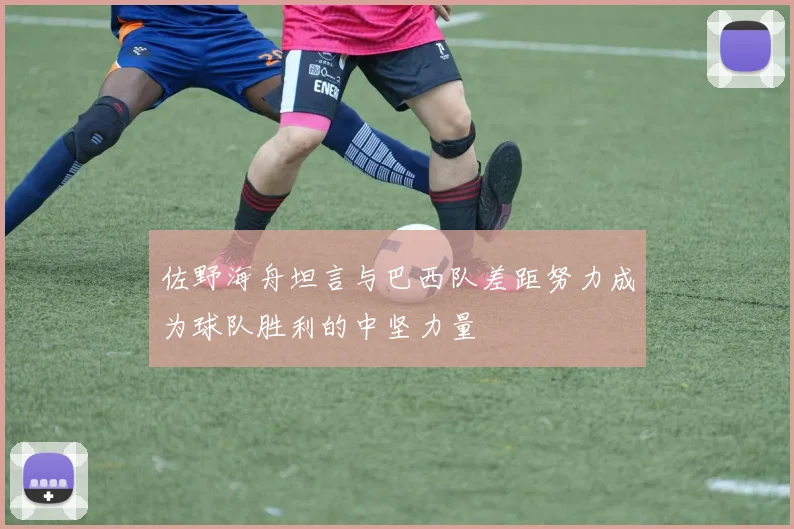 佐野海舟坦言与巴西队差距努力成为球队胜利的中坚力量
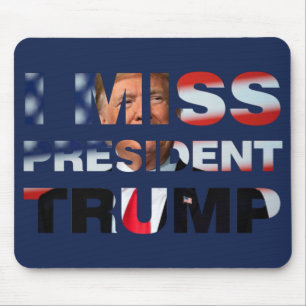 Tapis De Souris I Miss Président Trump
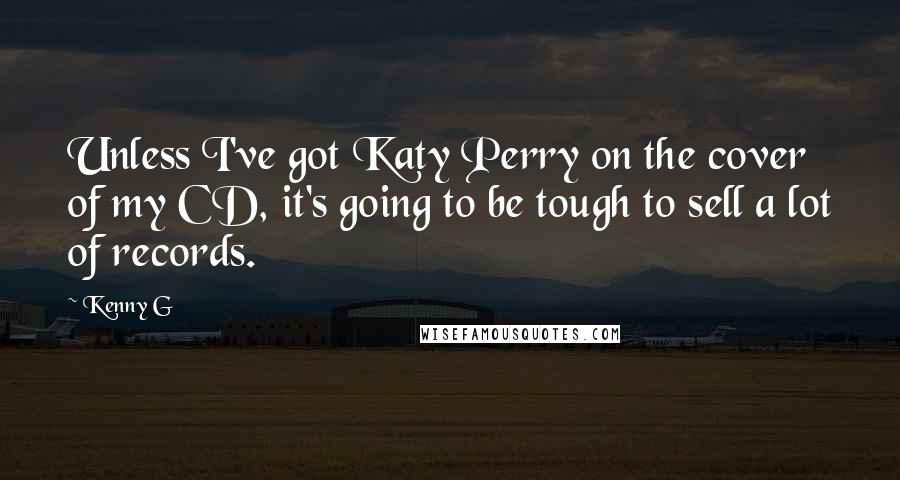 Kenny G Quotes: Unless I've got Katy Perry on the cover of my CD, it's going to be tough to sell a lot of records.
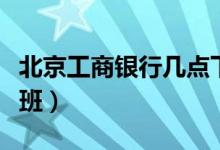 北京工商银行几点下班（北京工商银行几点下班）
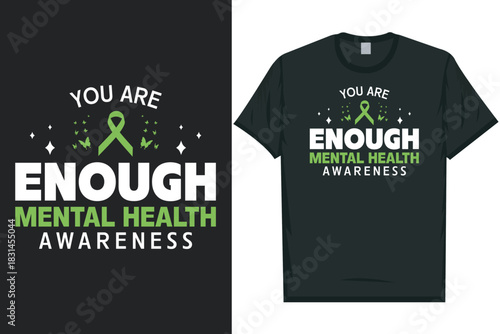 You are enough mental health awareness Mental health matters, mental health awareness month, green ribbon tshirt design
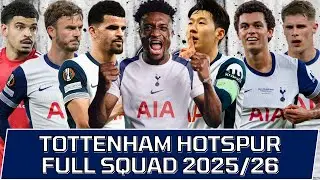 TOTTENHAM HOTSPUR FULL SQUAD SEASON 2025/26 | Tottenham Squad Update with Transfer Rumors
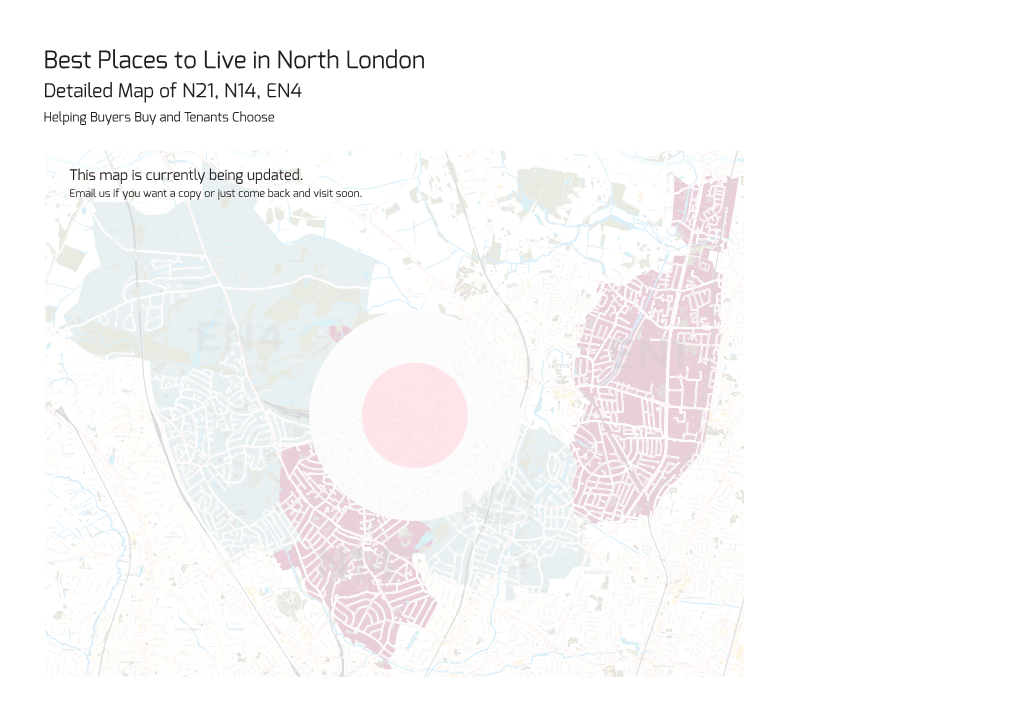 Selling My Home in North London Map (N21, N14, EN1, EN4)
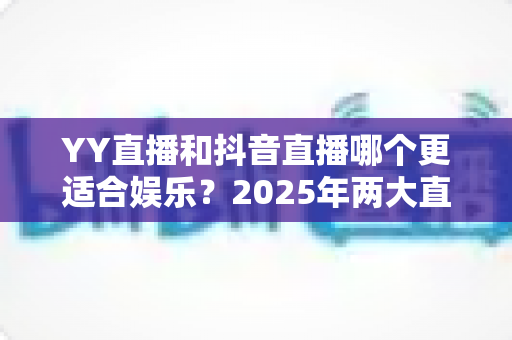 YY直播和抖音直播哪个更适合娱乐？2025年两大直播平台深度对比与选择指南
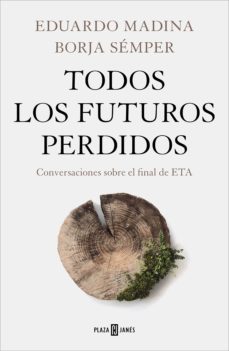 todos los futuros perdidos (ebook)-eduardo madina-borja semper-9788401027147
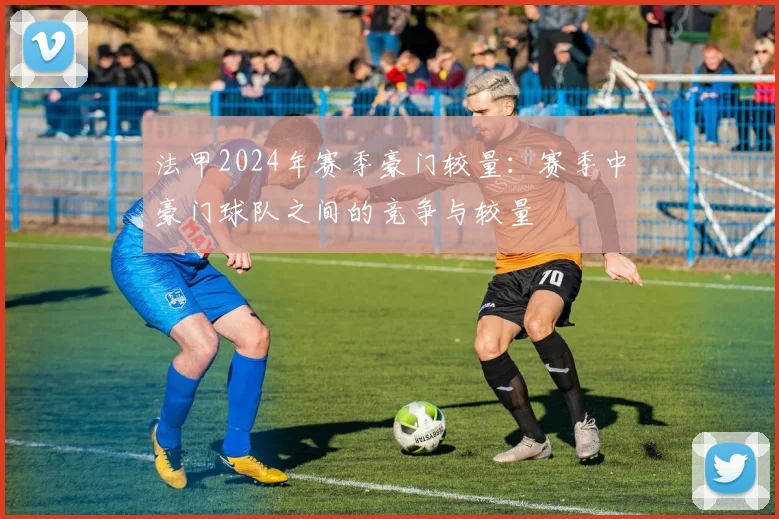 法甲2024年赛季豪门较量：赛季中豪门球队之间的竞争与较量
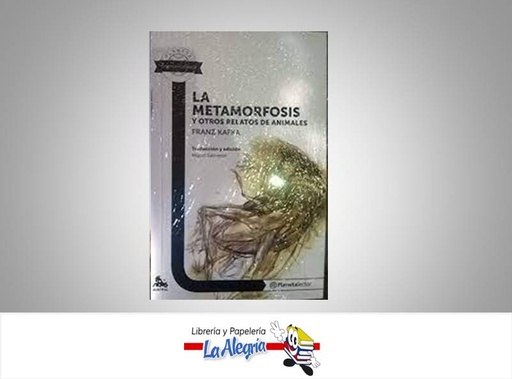 [9789802716685] LA METAMORFOSIS Y OTROS RELATOS DE ANIMALES  TEMATICA NOVELA FICCION AUTOR KAFKA, FRANZ EDITORIAL EDITORIAL PLANETA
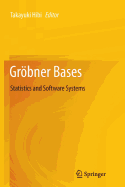 Grobner Bases: Statistics and Software Systems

- - - - -

## Task prompt
Repeat the text of every one of the records above word for word, leaving out the pictures.

## Result for this exercise
 佐野海舟坦言与巴西队差距努力成为球队胜利的中坚力量
 Tapis De Souris I Miss Président Trump
 Kenny G Quotes: Unless I've got Katy Perry on the cover of my CD, it's going to be tough to sell a lot of records.
 北京工商银行几点下班（北京工商银行几点下班）
 You are enough mental health awareness Mental health matters, mental health awareness month, green ribbon tshirt design
 TOTTENHAM HOTSPUR FULL SQUAD SEASON 2025/26 | Tottenham Squad Update with Transfer Rumors
 Selling My Home in North London Map (N21, N14, EN1, EN4)
 YY直播和抖音直播哪个更适合娱乐？2025年两大直播平台深度对比与选择指南
 todos los futuros perdidos (ebook)-eduardo madina-borja semper-9788401027147
 法甲2024年赛季豪门较量：赛季中豪门球队之间的竞争与较量
 [9789802716685] LA METAMORFOSIS Y OTROS RELATOS DE ANIMALES  TEMATICA NOVELA FICCION AUTOR KAFKA, FRANZ EDITORIAL EDITORIAL PLANETA
 Grobner Bases: Statistics and Software Systems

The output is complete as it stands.